Я придвигаю к ней ухо. Она что-то хочет сказать мне:
– Мы проснемся… еще через тысячи лет… Ты тоже станешь… таким же молодым… как я…
В этом она права! Мы проснулись бы ровесниками. Но, увы, дряхлыми ровесниками…
Больше всего мы боимся не успеть уложить Эру живой на ее ложе. Впрочем, это уже не имеет значения.
И действительно, ее улыбка была уходом в последний сон.
Профессор Неон и доктор Иван убедились, что пульса у Эры уже нет, переглянулись, посмотрели на меня.
Я отрицательно качаю головой.
– Ничего не меняется, – через силу произношу я. – В свое время и я займу место рядом с нею.
Больше мы не произносим ни слова.
Медленно, один за другим, толкая вперед невесомое тело моей ушедшей подруги, сходим мы в прозрачную камеру. Укладываем Эру в предназначенный для нее саркофаг.
Включать систему анабиоза уже не нужно. Долго смотрю я через прозрачную крышку на когда-то дорогие мне черты, пытаясь увидеть их на изменившемся лице покойной.

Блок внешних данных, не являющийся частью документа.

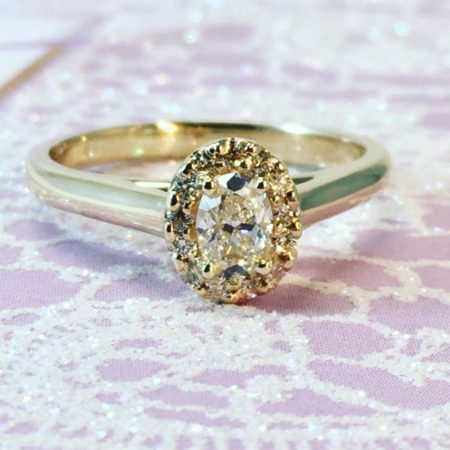 oval diamond halo engagement ring omori diamonds winnipeg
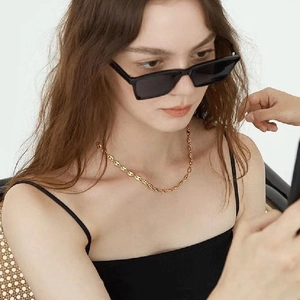 Elegant 18K gold-plated titanium coffee bean necklace worn by a fashion model on a dark top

Неон дотрагивается до моей руки.
Надо идти.
Никто не произносит пышных речей, как в крематории при похоронах академика Петрова. Скромная Эра, просвещавшая людей Толлы, инков и шумеров, нашедшая друзей среди людей современности, уходит из мира при полном молчании. И в этом молчании особая торжественность, особая значимость!
Мне не передать, что чувствовал я в ту минуту и что испытывал до того каждый день, видя, как сгорает моя Эра…
Неон и Иван, взяв меня под руки, выводят из «Хранилища Жизни», которое уже перестало быть им, превратившись в Первый космический мавзолей, прозрачный склеп, который будет вечно двигаться меж звезд.
Неон сделал необходимые манипуляции, и я вижу, как медленно стала отодвигаться прозрачная, стенка «Хранилища Жизни». Эра уходила от меня навсегда.
Тело академика Петрова опустилось вниз крематория, чтобы попасть в печь и перестать существовать. Две занавеси черного бархата, имитируя землю, сомкнулись тогда над ним.
Эра уходила в серебряную чернь космоса. Я вглядываюсь через прозрачные стенки и крышку гроба, пытаюсь запечатлеть черты любимого лица.
И вдруг мне кажется, что я вижу в прозрачном гробу мою прежнюю Эру с ее прекрасным лицом, спокойную, задумчивую, нежную. Она словно уснула, ожидая меня, чтобы вновь проснуться через несчетные тысячелетия молодой для нового молодого поколения фаэтов, обитающих в Солнечной системе.
Я не могу отделаться от этого наваждения. Да, я успел увидеть ее снова прекрасной!..
Потом камера настолько отошла от орбитальной станции, что разобрать что-нибудь внутри ее уже невозможно.
Перед тем как спуститься в лифте в жилые помещения с искусственной гравитацией, я еще раз смотрю на развернутый в небе звездный шарф. Одна из звезд особенно яркая. Это – отошедший от нас космический мавзолей. Это последним лучом своим светит мне моя Эра.